DATA SECTION —

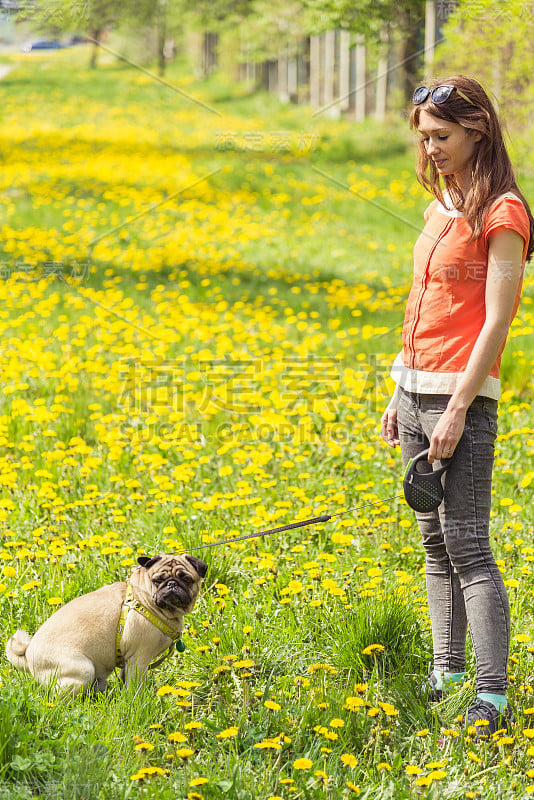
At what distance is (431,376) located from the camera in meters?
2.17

==

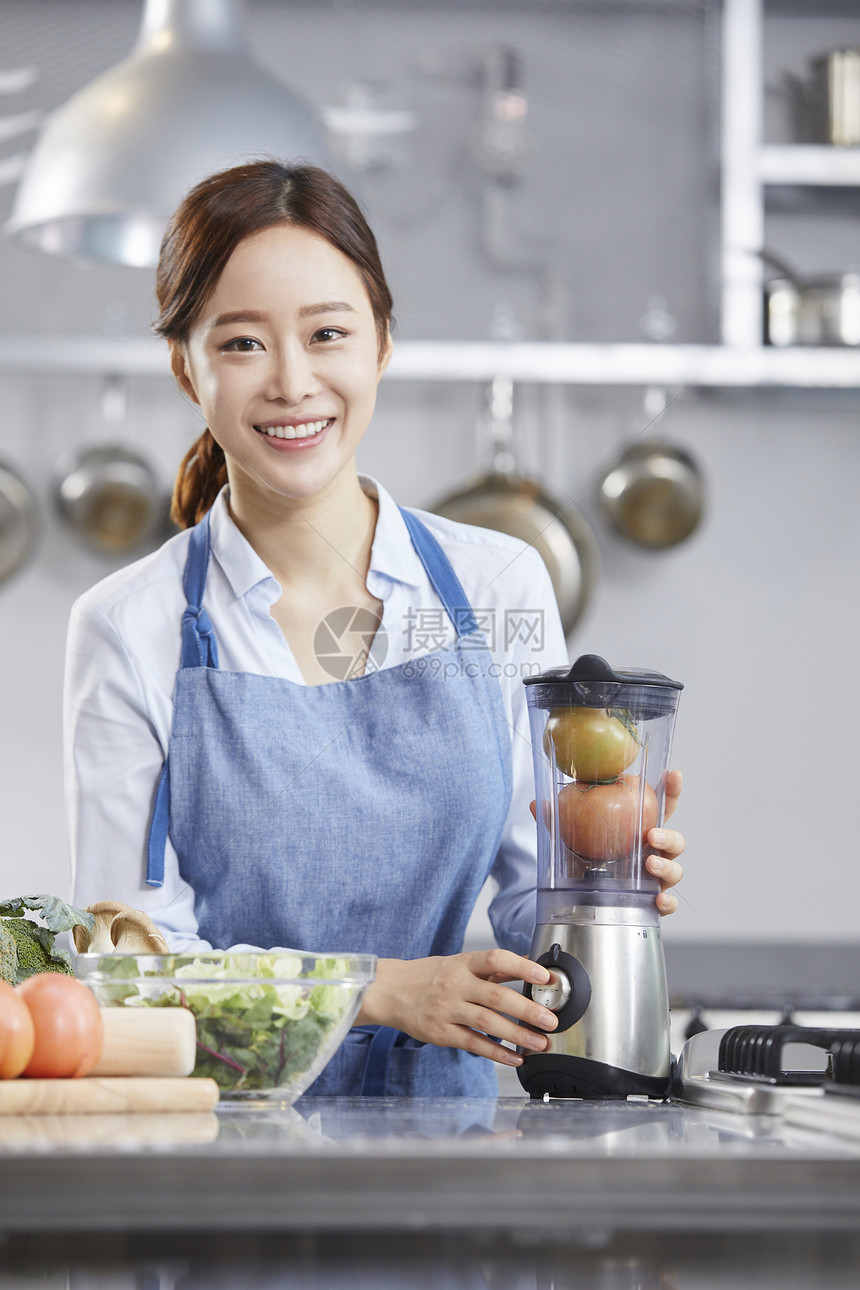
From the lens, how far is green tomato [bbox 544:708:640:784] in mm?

* * *

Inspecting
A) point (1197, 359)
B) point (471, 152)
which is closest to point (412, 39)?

EXERCISE DESCRIPTION —
State how many lines of the data above contain the word "point". Give only the number.

WRITTEN RESPONSE —
3